Describe the process of finding your first job.

I looked for networking opportunities through relevant organizations such as the American Fisheries Society and applied for several jobs I discovered through that process.  My advisor was also instrumental in helping me find an appropriate career path.

Briefly describe a typical day at your job.

My days are ever-changing as my responsibilities are vast.  Part of a day includes administrative duties which require a lot of time directing staff personally or through electronic correspondence followed with time designing, directing, and implementing field activites. 

What do you enjoy most about your job?

It is gratifying to spend time with professionals as we work as a team to benefit fisheries management and conservation across the region.  I believe our work benefits society and making a positive mark is important to me. 

What are the most challenging aspects of your job?

There are many constraints to success and it is challenging to balance each.

What advice would you give someone interested in your field?

Carefully evaluate yourself.  You need to be humble, have a positive, selfless attitude and willing to work a long career for minimal compensation. 

What were the stepping stones that led to your current career?

Volunteer, accept leadership roles when appropriate, never stop learning, broaden yourself, accept temporary employment, and look for opportunities to expand yourself professionally and personally. 

How have any changes in your life situation affected your career path?

I have evaluated each potential career move in light of how it would impact my family.  Without domestic tranquility, I would find it difficult to perform my professional duties as I get my personal fulfilment through my faith and family.

What job have you enjoyed the most and why?

I really enjoy my current job because it allows me to work closely with good people, to be creative, and to balance office work with field work.   

 

What were the major lifestyle changes your first year out of college that made the transition hard from college to the world of work and how did you adapt?

I really enjoy being outside hunting/fishing/camping and having flexibility to do each.  Within the first two months after graduation, I accepted a full-time job and got married.  Those two factors adjusted my lifestyle greatly.  I adapted by working hard to build up leave time and used it appropriately. 

What was the one thing you did in college that has had the most impact on your life or career?

Choosing to get a minor in business administration as through that program I met my wife.

What tips do you have for current undergrads about opportunities they should definitely take advantage of while they are in school?

I think I took full advantage of opportunities that were presented.  Of those, I would recommend that anyone interested in a fisheries or wildlife career, get to know people working in the field.  They will give you the real world perspective on the career and help guide your steps in acquiring your first job. 

Was there a specific class you remember that sparked your interest in your career direction?

Fisheries Management

Was there a specific person in college who had a significant impact on your life or career?

Dr.
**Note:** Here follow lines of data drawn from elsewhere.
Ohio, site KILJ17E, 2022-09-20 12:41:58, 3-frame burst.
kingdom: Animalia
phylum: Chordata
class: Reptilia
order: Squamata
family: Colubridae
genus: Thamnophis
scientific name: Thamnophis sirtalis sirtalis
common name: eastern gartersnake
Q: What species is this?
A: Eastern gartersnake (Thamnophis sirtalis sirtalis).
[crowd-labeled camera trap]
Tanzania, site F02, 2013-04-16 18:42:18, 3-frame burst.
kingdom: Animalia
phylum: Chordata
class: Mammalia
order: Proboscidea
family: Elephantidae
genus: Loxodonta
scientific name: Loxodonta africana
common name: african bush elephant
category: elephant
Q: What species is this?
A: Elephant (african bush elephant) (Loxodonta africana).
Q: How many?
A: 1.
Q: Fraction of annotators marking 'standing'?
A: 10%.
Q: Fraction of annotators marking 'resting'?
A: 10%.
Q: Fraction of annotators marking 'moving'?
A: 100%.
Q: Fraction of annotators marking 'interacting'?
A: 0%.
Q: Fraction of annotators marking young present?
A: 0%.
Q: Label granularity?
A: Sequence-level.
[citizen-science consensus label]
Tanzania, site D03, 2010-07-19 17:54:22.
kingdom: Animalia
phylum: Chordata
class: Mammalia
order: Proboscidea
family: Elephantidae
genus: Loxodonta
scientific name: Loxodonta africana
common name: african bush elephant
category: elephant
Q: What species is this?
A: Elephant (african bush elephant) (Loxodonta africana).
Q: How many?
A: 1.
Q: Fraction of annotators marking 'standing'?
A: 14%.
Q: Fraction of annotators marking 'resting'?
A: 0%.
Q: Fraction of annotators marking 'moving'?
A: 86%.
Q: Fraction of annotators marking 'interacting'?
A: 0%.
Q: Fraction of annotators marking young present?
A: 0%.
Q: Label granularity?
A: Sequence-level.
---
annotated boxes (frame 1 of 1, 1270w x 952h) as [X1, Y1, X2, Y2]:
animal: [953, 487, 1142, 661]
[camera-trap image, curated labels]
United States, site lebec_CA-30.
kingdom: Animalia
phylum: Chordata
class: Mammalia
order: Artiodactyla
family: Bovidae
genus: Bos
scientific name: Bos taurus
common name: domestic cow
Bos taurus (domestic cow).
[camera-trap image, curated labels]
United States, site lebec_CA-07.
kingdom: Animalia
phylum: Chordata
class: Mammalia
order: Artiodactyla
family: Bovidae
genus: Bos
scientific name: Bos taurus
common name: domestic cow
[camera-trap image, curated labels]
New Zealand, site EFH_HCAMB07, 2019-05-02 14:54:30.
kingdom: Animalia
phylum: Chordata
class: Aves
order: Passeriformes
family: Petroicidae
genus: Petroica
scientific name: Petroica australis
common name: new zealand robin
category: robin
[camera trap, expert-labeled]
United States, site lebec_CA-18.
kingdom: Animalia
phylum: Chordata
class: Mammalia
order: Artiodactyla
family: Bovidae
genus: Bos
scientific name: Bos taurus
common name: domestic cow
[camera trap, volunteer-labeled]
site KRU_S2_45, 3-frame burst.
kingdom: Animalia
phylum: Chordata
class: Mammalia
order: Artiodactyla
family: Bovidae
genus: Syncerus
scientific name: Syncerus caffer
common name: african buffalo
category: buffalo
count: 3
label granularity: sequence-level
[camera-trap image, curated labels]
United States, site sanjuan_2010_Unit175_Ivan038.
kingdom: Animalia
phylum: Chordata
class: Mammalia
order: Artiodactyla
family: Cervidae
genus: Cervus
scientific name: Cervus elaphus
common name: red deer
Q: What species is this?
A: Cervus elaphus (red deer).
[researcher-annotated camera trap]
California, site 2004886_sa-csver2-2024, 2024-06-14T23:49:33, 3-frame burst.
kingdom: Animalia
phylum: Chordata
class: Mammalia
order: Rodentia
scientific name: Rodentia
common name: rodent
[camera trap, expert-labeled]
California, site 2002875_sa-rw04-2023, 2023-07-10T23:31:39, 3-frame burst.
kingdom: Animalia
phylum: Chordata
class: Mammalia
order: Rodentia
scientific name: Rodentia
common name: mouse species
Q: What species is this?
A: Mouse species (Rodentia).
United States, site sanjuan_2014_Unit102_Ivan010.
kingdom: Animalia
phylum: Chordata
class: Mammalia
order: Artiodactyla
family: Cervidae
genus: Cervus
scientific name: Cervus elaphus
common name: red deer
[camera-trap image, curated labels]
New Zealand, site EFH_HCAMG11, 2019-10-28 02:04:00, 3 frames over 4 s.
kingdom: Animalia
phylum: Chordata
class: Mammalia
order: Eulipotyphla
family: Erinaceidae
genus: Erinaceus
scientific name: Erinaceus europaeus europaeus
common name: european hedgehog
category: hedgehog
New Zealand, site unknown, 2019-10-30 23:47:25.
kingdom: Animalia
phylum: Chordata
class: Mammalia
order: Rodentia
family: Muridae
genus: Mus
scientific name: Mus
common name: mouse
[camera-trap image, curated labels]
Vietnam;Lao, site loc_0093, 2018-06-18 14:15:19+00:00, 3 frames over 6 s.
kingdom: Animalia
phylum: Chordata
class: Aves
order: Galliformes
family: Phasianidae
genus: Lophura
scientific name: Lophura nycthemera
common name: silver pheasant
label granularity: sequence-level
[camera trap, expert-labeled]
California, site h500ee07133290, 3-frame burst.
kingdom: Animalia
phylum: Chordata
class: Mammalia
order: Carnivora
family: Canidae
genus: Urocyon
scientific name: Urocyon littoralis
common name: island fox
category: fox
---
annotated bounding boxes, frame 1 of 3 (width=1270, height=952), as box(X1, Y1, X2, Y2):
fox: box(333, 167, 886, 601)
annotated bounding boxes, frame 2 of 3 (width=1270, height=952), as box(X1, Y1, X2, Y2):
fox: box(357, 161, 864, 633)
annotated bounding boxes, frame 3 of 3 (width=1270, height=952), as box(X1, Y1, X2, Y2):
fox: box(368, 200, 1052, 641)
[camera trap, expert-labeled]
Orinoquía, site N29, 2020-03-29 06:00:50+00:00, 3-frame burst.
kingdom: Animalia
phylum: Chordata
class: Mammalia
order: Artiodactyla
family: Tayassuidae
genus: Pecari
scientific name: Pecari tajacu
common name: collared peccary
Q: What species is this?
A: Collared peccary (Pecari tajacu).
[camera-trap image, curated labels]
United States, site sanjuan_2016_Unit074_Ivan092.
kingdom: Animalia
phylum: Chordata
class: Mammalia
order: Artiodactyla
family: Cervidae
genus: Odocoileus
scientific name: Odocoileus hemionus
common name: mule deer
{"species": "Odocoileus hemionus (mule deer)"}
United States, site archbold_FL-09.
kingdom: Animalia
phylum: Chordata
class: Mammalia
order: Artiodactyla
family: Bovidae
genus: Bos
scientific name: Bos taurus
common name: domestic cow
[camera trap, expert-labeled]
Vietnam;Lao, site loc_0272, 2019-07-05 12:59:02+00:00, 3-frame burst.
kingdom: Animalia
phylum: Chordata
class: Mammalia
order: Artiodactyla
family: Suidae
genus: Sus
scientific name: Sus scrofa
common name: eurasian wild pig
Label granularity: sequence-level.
Chris Guy.  He knew I was searching to find a career path and he called me in his office to discuss.  Through his council and advice, I met important people in the field which excited me about the career and helped me focus my studies.

What didn't college teach you that you wish you would have known before you started your career?

I think KSU really prepared me for my career.  It wasn’t solely through the classes, but through the opportunities provided. 

Do you keep in touch with your college classmates? How have those relationships influenced your career?

I still communicate with those in my KSU cohort.  Through these relationships, I am able to assess my career path and learn of other opportunities.